Thanks, I will check it out!
This could work. I actually started building a coding agent with this in mind. The idea was an agent that does all the things you'd expect an agent to do, except for a simple thing: the agent can't edit your files or run bash commands. It could read, look up documentation, etc. but not modify anything by itself. It would have to teach you how to make the changes.
However, as it goes with these projects, I got distracted by other things in my life and never got very far with it. But during test runs, I thought the idea really worked well. LLMs are already trained to be helpful to the user. I found that I really did not have to do that much prompting to make it behave as a teacher.

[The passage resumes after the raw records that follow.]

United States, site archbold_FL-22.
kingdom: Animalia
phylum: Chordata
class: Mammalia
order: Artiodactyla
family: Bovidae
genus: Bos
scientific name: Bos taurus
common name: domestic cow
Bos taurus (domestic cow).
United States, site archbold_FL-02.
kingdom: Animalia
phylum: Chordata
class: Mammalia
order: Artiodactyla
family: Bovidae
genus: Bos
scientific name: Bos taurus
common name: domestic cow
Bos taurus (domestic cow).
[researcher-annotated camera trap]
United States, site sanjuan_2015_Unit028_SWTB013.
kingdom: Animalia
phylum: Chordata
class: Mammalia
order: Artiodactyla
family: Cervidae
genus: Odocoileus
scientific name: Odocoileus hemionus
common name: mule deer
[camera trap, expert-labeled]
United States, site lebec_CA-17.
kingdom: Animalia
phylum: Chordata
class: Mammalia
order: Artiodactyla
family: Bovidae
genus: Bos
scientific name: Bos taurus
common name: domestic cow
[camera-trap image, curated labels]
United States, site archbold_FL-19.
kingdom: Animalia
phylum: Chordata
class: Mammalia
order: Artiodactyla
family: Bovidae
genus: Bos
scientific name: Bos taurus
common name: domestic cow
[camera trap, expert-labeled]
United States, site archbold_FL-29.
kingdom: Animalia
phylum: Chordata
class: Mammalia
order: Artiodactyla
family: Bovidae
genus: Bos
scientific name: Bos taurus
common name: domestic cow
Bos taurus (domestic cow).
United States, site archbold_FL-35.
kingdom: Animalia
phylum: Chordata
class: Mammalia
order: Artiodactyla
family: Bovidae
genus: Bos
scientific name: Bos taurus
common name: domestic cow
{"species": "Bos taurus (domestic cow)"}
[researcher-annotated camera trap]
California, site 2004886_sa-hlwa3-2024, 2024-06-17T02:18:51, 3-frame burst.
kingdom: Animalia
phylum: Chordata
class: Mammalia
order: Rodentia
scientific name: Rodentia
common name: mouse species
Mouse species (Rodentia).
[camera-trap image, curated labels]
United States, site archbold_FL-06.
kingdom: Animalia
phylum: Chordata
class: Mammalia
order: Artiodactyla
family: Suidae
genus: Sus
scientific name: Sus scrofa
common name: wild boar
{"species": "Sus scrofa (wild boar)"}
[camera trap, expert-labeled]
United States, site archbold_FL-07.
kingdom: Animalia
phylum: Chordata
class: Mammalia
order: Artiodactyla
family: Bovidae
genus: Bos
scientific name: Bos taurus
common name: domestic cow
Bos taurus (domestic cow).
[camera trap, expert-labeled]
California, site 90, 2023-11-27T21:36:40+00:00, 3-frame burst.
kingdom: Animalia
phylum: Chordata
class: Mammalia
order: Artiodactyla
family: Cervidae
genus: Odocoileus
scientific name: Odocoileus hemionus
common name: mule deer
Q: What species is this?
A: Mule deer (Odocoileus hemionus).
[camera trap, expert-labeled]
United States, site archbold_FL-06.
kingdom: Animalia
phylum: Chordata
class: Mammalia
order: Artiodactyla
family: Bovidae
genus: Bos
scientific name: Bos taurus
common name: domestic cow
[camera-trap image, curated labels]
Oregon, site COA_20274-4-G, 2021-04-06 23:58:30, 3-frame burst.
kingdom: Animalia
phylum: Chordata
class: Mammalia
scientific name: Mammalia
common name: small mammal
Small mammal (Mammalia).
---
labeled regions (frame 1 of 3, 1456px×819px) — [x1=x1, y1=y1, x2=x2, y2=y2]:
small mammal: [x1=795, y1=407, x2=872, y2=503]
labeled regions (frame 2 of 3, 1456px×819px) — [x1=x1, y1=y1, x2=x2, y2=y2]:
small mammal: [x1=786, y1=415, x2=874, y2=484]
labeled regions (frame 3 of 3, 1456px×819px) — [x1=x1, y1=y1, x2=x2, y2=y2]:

Same for me, so many project ideas! If only there were infinite time.
The linkage between present events and Neal Stephenson's book has been top of mind for me for the last few years, too.
That said, I'm truly hoping for those of us who aren't young girls reading primers, that we're spared John Percival Hackworth's marathon, decade-long drummer orgy.
AI fluid exchange -- eeew
I think WALL-E was more prophetic tbh, it was made just before the iPhone.
Lol, I was thinking the Exact Same Thing after I posted that.
I love that at some point, Stephenson always gets super gross and high concept.